Tareas y ejercicios |
- 1) En el texto sobre la misión europea en el Mar Rojo, ¿qué fecha se prevé para que el anuncio se haga oficial?
- 2) Enumera los requisitos que, según el párrafo del texto sobre la misión europea en el Mar Rojo que empieza por «Y es que esta operación militar», exigiría esa misión nueva.

Texto extraído |
——

El Comité Político y de Seguridad de la UE ha certificado el consenso europeo sobre una misión propia para patrullar el Mar Rojo y “proteger a mercantes” ante los ataques hutíes. Esto implica que el Gobierno español ha levantado su veto anterior, comprometiéndose ahora, supuestamente, a participar con una flotilla de tres buques.
La noticia que ha sido filtrada por varios medios se prevé que el próximo 22 de enero se haga oficial el anuncio y para finales de febrero la misión esté operativa. Quedan por aclarar las condiciones específicas: en principio, los buques de la misión europea sólo usarán la fuerza para proteger a mercantes y para protegerse ellos mismos, nunca para atacar en tierra a los hutíes -a diferencia de la operación estadounidense y británica-.
En cualquiera de los casos, la izquierda ya ha alzado la voz contra esta posibilidad. El secretario general del Partido Comunista de España y diputado de Sumar en el Congreso a través de las redes sociales ha manifestado que «Nos oponemos a cualquier participación de España en operaciones militares que favorezcan a Israel, país que esta cometiendo un genocidio contra el pueblo palestino», además ha exigido que esta decisión pase por el Congreso.
Y es que esta operación militar se trataría de una misión nueva que exige mandato, y por lo tanto la explicación de las reglas de enfrentamiento y votación en el Congreso, en base al artículo 4 de la Ley de Defensa Nacional; y autorización del CS de NNUU, según el art. 51 de la Carta de NNUU, que exige que sea en legítima defensa (y hasta ahora no ha habido barcos de la UE atacados, sólo israelíes o transportando a Israel).

——

Datos para revisión |

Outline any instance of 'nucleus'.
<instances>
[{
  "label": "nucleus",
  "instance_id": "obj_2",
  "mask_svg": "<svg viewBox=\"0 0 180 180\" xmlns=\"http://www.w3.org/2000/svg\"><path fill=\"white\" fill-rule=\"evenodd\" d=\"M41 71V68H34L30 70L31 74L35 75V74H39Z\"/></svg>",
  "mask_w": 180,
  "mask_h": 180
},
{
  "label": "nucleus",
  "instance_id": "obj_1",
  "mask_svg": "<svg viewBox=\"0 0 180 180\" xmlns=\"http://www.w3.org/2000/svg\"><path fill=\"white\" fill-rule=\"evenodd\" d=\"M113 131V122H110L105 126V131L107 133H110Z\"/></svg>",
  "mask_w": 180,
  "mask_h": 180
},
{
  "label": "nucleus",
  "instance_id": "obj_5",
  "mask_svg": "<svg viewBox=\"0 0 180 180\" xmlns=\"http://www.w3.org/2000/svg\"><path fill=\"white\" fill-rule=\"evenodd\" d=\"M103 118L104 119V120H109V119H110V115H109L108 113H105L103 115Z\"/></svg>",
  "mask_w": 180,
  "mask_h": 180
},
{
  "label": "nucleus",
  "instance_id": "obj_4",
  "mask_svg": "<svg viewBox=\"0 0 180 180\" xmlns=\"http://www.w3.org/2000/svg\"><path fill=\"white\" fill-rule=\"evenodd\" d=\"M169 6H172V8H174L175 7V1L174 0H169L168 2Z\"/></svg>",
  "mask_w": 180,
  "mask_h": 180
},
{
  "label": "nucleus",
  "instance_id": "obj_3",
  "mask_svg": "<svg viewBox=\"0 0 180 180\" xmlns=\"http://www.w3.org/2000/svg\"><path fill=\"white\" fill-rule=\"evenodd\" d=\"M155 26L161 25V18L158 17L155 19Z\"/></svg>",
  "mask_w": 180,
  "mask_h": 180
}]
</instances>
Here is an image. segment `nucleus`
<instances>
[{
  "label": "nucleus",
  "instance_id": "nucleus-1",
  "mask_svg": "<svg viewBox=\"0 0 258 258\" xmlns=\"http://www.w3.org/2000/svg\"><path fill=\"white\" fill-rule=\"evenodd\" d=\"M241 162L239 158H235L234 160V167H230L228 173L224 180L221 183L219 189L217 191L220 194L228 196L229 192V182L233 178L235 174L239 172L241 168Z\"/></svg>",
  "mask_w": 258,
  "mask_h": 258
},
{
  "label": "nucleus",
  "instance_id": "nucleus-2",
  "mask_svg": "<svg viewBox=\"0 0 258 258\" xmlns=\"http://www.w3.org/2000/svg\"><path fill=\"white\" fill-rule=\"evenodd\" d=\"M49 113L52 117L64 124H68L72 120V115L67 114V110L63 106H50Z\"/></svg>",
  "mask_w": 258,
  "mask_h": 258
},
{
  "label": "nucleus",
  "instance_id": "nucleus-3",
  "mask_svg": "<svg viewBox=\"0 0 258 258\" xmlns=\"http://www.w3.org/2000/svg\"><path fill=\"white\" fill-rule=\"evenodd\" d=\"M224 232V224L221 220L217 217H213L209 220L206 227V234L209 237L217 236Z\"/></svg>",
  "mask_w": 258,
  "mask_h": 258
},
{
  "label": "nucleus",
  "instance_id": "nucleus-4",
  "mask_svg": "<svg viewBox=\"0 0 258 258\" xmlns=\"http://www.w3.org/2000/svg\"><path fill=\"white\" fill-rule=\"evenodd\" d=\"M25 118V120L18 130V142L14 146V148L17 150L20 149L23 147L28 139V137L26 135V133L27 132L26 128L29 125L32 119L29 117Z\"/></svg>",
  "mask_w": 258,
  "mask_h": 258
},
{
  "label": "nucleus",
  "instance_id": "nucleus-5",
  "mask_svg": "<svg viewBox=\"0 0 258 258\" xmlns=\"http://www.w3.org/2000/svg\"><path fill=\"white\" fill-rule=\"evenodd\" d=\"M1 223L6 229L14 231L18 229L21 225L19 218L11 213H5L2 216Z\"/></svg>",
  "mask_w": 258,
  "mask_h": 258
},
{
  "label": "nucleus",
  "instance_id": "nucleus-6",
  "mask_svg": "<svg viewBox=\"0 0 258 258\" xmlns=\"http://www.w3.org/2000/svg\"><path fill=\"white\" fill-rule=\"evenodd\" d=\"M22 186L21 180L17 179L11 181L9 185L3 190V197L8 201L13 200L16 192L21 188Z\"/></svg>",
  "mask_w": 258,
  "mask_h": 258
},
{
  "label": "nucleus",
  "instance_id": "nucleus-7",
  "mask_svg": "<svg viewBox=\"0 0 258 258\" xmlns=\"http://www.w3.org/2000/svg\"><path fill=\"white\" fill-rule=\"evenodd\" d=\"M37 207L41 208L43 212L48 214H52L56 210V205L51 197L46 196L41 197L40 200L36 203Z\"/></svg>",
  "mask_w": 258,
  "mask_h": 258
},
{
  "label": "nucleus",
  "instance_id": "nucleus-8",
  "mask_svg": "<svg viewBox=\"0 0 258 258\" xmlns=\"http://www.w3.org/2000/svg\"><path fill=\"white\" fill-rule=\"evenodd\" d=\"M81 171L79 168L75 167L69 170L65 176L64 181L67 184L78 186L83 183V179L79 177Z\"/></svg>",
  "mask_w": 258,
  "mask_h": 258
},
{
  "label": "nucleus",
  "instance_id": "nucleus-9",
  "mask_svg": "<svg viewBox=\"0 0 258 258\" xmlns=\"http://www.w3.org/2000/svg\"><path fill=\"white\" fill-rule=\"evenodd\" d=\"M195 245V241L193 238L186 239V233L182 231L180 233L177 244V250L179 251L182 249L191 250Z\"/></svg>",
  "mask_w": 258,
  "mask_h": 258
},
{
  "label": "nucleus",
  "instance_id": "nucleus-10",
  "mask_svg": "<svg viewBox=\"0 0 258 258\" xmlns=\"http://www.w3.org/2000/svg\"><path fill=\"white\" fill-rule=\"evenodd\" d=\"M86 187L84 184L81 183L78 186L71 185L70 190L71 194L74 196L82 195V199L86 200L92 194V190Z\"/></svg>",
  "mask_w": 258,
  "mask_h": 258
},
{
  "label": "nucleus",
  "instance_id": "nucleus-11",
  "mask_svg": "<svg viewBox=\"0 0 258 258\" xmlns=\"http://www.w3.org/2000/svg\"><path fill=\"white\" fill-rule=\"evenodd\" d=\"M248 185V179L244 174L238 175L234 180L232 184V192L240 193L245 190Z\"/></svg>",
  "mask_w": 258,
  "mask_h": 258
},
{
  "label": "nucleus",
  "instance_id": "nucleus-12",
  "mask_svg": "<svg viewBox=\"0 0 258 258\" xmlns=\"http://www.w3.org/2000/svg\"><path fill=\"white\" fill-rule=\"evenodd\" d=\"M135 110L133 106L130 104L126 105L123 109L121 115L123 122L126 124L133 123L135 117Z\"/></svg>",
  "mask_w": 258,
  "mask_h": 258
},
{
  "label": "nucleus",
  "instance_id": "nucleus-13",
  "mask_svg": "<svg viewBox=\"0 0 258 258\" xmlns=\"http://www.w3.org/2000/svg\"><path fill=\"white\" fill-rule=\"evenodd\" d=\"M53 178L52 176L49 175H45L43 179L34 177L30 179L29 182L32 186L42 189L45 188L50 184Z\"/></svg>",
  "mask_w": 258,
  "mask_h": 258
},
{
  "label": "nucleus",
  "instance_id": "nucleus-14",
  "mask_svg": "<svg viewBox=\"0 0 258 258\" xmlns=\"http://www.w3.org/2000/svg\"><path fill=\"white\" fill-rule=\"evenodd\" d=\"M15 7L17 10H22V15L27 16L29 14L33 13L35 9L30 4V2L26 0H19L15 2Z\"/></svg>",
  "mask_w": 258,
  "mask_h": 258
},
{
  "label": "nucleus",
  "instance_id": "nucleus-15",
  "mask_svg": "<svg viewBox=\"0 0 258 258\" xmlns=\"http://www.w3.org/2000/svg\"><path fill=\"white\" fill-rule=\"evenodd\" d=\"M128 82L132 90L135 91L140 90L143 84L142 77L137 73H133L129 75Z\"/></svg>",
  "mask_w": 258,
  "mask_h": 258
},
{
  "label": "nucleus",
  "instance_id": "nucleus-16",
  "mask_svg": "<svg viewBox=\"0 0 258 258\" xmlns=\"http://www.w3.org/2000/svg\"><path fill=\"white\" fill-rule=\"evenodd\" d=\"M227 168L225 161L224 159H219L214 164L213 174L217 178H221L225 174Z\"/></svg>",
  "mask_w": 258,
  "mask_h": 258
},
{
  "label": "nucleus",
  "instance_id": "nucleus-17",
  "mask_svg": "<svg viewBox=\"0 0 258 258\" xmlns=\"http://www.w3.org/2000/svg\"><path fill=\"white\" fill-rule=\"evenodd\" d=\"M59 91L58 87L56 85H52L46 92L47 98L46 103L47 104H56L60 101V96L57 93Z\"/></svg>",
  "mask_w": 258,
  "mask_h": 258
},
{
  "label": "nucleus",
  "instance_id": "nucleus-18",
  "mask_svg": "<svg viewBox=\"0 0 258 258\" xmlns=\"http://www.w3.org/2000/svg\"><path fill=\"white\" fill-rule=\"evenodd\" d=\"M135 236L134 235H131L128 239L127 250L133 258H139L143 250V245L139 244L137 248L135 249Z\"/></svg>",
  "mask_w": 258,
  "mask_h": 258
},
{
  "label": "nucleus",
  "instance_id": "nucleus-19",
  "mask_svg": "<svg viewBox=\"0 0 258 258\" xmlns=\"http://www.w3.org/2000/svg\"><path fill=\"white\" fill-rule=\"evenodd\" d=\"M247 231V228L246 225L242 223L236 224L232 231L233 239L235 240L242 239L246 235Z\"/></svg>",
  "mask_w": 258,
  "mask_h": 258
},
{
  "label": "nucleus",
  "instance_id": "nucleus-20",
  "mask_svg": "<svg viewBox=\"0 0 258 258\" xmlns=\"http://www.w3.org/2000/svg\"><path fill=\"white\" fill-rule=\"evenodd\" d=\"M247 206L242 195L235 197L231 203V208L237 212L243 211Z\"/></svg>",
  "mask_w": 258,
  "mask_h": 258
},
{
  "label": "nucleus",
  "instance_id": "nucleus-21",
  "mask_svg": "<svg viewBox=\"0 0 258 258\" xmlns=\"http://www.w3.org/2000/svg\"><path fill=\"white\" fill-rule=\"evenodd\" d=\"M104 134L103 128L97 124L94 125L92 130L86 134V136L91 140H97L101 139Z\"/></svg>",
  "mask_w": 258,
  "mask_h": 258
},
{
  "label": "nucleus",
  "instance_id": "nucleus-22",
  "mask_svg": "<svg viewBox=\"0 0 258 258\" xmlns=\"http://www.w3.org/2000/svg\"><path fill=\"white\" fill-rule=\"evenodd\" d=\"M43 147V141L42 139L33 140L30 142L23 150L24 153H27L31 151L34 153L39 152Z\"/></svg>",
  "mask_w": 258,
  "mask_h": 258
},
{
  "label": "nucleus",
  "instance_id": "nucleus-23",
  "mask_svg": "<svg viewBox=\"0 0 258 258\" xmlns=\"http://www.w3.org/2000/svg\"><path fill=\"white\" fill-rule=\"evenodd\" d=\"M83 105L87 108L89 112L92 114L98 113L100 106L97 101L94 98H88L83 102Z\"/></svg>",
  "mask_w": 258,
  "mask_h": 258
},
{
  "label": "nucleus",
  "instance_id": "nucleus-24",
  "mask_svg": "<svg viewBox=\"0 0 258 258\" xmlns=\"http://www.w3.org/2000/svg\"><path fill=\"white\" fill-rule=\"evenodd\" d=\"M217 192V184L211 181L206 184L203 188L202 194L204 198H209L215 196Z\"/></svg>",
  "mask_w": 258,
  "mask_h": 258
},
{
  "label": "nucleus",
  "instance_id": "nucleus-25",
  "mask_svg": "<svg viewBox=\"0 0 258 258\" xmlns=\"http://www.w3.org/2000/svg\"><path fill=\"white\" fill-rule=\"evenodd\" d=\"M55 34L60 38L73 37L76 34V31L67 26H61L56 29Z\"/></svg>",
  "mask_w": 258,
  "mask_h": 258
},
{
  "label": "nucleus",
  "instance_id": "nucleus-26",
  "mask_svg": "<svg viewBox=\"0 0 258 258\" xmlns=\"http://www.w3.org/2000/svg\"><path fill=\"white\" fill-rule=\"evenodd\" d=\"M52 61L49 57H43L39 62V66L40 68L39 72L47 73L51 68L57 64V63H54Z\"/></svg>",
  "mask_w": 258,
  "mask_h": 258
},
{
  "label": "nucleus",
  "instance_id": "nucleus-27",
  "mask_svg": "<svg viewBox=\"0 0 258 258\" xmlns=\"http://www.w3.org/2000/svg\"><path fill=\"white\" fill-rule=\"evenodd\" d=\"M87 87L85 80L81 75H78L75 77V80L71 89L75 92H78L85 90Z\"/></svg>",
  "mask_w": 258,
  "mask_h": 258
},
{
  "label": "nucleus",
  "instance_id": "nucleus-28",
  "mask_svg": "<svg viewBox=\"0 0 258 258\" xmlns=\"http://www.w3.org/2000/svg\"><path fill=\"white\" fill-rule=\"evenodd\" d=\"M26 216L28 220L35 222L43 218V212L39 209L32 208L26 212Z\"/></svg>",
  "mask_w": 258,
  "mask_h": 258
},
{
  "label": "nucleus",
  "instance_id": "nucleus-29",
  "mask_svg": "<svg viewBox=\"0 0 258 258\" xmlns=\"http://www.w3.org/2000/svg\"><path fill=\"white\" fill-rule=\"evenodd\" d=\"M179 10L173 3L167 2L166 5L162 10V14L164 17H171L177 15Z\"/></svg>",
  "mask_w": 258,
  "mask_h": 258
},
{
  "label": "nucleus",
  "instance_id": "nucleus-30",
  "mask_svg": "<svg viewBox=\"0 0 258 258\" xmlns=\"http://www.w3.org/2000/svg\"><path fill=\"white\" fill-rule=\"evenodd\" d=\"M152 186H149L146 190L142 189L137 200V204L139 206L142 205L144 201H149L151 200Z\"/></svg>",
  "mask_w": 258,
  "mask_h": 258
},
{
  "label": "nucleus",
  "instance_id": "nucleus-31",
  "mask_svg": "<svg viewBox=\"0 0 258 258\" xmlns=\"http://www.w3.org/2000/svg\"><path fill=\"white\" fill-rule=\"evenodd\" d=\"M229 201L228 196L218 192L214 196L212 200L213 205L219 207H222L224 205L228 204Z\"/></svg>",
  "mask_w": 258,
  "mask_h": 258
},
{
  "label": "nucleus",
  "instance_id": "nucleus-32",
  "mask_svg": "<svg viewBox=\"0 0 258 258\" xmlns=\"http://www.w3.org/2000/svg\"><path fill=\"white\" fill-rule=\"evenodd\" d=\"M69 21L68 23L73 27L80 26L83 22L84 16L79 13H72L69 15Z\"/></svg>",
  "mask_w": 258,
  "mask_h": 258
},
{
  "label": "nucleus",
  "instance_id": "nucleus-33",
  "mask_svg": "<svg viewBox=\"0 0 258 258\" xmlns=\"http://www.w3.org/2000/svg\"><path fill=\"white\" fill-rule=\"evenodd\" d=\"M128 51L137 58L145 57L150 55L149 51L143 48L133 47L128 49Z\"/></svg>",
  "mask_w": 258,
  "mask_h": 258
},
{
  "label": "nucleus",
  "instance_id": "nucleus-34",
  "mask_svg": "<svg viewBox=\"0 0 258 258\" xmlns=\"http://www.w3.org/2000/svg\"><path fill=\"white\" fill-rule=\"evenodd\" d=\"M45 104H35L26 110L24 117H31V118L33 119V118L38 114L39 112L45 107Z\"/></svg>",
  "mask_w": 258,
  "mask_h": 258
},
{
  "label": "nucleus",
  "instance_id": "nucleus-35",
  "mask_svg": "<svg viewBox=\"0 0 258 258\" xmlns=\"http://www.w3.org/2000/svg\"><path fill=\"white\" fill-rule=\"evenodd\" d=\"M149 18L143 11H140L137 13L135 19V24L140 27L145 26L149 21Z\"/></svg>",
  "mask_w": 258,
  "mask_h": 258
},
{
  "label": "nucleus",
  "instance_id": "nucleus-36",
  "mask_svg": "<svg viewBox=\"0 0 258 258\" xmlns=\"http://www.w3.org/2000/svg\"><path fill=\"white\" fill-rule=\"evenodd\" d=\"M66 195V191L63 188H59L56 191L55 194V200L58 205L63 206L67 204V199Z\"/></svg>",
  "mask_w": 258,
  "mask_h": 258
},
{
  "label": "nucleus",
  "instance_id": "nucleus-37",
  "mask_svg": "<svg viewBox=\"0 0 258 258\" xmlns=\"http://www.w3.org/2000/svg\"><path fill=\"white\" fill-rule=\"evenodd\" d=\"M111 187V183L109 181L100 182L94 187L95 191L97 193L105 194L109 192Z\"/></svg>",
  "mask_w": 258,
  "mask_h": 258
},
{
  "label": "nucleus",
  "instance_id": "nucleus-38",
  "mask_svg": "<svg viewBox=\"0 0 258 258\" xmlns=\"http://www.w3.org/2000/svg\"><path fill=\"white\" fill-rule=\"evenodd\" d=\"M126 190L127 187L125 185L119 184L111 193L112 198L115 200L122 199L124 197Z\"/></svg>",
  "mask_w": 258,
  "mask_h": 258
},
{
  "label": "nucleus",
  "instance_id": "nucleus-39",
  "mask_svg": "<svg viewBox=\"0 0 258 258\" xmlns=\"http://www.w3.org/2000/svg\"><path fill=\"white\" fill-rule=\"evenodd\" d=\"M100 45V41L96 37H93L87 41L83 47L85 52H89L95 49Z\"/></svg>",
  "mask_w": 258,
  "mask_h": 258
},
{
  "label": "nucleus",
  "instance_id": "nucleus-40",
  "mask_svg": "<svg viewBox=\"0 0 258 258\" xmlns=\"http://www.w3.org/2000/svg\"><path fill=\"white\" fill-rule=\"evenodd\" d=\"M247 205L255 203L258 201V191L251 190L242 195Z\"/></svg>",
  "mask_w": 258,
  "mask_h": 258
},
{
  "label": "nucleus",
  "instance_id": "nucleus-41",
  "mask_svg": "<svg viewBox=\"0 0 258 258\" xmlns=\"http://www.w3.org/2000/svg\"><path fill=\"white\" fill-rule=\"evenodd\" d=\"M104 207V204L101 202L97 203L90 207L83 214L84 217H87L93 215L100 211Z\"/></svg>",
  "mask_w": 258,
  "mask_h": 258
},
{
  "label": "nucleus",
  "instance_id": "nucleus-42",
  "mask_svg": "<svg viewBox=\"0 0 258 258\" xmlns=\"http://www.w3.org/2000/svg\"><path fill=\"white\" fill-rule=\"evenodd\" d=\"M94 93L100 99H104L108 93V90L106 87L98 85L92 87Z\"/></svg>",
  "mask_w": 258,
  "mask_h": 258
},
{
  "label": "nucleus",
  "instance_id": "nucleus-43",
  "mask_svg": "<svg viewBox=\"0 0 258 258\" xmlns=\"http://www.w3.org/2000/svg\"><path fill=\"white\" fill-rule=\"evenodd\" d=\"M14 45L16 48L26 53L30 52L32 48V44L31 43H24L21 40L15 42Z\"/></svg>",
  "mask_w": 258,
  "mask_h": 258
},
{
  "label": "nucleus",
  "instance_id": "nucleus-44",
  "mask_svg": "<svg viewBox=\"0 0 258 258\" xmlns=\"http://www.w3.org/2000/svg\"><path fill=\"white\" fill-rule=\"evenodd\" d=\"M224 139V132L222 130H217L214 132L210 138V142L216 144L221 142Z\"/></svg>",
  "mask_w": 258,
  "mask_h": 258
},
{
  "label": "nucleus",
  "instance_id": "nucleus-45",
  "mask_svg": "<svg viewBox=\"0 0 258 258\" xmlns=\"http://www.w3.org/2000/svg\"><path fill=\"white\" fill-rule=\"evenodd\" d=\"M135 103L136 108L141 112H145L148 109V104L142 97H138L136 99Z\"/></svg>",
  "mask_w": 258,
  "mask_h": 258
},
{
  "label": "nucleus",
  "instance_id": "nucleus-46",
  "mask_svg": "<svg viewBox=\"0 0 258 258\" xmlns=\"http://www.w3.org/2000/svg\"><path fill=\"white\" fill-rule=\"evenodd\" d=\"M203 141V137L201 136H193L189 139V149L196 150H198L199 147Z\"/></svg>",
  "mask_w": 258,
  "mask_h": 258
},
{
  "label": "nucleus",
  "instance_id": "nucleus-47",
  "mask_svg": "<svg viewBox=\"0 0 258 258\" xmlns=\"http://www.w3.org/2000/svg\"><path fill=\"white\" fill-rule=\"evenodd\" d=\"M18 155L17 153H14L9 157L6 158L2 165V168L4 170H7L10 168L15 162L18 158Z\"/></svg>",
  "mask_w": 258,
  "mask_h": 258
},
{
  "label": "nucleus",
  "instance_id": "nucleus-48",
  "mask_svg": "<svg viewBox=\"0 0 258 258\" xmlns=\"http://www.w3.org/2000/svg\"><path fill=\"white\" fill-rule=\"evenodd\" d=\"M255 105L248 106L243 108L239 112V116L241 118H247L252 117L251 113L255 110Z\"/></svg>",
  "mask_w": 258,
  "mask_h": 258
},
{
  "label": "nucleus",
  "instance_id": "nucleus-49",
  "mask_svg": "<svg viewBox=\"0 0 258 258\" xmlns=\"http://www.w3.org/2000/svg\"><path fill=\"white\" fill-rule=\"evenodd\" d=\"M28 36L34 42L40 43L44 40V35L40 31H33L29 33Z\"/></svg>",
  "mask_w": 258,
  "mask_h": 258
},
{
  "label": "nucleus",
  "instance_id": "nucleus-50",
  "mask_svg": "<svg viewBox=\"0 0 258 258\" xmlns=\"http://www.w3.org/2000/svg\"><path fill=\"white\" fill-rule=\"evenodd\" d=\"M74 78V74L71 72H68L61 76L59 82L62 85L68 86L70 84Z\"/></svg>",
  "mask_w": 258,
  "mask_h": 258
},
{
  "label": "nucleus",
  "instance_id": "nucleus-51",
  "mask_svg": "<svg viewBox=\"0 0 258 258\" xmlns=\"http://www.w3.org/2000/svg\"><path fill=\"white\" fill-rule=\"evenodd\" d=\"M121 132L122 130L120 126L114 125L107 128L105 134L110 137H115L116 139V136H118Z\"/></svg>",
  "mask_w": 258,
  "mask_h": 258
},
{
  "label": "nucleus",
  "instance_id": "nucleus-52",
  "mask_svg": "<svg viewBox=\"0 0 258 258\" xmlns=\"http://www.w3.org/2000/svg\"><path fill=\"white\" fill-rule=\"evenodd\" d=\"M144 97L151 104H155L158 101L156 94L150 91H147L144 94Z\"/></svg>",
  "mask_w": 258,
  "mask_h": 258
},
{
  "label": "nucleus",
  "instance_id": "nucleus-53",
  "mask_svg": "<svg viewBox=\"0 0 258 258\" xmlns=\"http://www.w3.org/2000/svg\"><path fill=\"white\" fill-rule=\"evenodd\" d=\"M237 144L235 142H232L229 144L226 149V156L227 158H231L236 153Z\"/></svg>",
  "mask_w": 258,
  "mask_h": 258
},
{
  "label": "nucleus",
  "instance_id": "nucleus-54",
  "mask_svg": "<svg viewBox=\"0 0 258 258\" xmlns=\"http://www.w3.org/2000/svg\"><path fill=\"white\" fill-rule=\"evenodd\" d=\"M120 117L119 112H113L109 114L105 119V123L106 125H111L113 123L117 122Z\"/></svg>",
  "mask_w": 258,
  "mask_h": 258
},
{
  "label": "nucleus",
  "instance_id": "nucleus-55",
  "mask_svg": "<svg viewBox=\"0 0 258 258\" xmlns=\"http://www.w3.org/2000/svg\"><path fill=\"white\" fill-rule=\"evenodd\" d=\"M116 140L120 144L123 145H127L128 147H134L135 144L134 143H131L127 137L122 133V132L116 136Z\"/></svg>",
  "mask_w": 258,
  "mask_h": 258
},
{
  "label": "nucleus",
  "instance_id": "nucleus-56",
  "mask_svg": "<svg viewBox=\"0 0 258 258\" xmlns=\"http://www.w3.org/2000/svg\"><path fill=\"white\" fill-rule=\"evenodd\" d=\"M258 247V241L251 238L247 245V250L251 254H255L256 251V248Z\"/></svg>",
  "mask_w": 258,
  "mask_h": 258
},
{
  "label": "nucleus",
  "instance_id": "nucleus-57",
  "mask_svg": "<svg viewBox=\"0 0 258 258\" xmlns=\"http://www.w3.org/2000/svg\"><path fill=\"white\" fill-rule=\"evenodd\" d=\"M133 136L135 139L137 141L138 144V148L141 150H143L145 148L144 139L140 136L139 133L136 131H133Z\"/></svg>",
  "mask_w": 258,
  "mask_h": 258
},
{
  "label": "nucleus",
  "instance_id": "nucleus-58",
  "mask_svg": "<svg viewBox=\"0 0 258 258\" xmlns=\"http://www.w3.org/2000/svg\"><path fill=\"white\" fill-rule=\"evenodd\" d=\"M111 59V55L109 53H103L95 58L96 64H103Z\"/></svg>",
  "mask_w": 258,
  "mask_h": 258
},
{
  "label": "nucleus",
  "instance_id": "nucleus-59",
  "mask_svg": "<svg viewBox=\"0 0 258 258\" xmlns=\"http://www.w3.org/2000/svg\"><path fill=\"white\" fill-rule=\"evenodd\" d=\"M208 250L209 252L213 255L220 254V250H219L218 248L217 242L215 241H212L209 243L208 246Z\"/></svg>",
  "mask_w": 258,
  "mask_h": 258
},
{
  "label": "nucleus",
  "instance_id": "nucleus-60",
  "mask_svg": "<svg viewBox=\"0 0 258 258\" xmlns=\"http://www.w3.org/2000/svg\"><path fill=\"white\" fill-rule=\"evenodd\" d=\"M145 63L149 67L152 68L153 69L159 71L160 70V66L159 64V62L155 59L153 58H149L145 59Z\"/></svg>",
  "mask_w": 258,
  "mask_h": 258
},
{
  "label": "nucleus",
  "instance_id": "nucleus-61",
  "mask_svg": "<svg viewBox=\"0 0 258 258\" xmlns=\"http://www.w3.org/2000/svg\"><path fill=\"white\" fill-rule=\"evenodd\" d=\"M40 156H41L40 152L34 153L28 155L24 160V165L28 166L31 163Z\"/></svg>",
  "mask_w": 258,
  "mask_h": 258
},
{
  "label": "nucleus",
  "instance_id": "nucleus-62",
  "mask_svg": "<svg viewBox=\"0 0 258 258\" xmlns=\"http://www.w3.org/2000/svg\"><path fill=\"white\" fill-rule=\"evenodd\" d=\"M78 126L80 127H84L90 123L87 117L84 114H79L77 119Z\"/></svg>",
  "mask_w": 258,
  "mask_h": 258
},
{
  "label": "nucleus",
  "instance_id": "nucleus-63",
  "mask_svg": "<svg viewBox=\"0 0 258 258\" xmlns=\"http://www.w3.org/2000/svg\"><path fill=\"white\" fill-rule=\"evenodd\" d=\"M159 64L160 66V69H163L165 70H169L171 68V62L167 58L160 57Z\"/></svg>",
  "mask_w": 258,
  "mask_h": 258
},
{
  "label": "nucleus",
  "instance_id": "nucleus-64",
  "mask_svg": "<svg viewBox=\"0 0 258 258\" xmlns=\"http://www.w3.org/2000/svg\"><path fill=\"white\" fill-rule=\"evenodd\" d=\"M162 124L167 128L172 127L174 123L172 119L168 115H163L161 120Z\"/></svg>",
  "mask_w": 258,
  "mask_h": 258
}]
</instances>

——

Respuestas esperadas |
- 1) El 22 de enero.

- 2)
- Mandato.
- Explicación de las reglas de enfrentamiento.
- Votación en el Congreso, según el artículo 4 de la Ley de Defensa Nacional.
- Autorización del CS de NNUU, según el art. 51 de la Carta de NNUU, que exige que sea en legítima defensa.